◆ WORK INSTRUCTIONS:
If a line in the data below contains the word "consumes", copy it out.

Saved data entries:

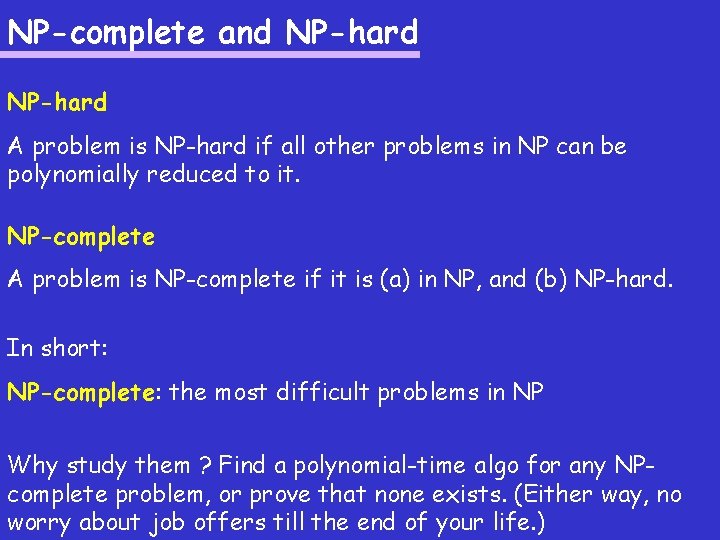 NP-complete and NP-hard

NP-hard

A problem is NP-hard if all other problems in NP can be polynomially reduced to it.

NP-complete

A problem is NP-complete if it is (a) in NP, and (b) NP-hard.

In short:

NP-complete: the most difficult problems in NP

Why study them ? Find a polynomial-time algo for any NP-complete problem, or prove that none exists. (Either way, no worry about job offers till the end of your life.)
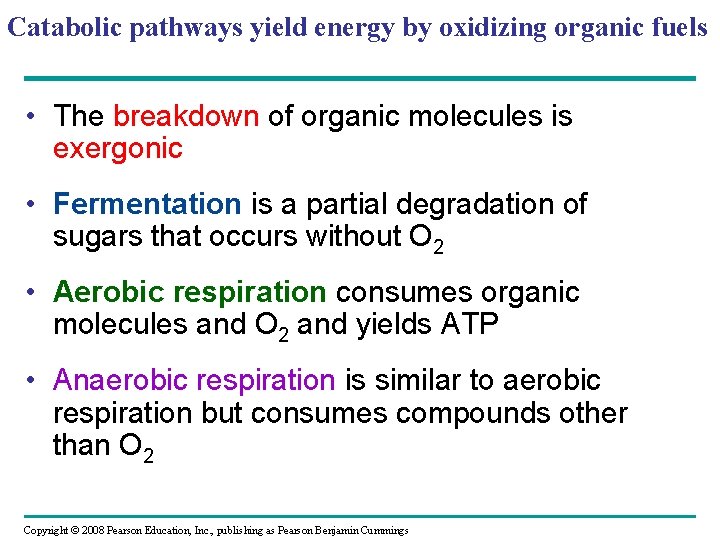 Catabolic pathways yield energy by oxidizing organic fuels

• The breakdown of organic molecules is exergonic

• Fermentation is a partial degradation of sugars that occurs without $O_2$

• Aerobic respiration consumes organic molecules and $O_2$ and yields ATP

• Anaerobic respiration is similar to aerobic respiration but consumes compounds other than $O_2$

Copyright © 2008 Pearson Education, Inc., publishing as Pearson Benjamin Cummings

◆ TASK OUTPUT:
• Aerobic respiration consumes organic molecules and $O_2$ and yields ATP
• Anaerobic respiration is similar to aerobic respiration but consumes compounds other than $O_2$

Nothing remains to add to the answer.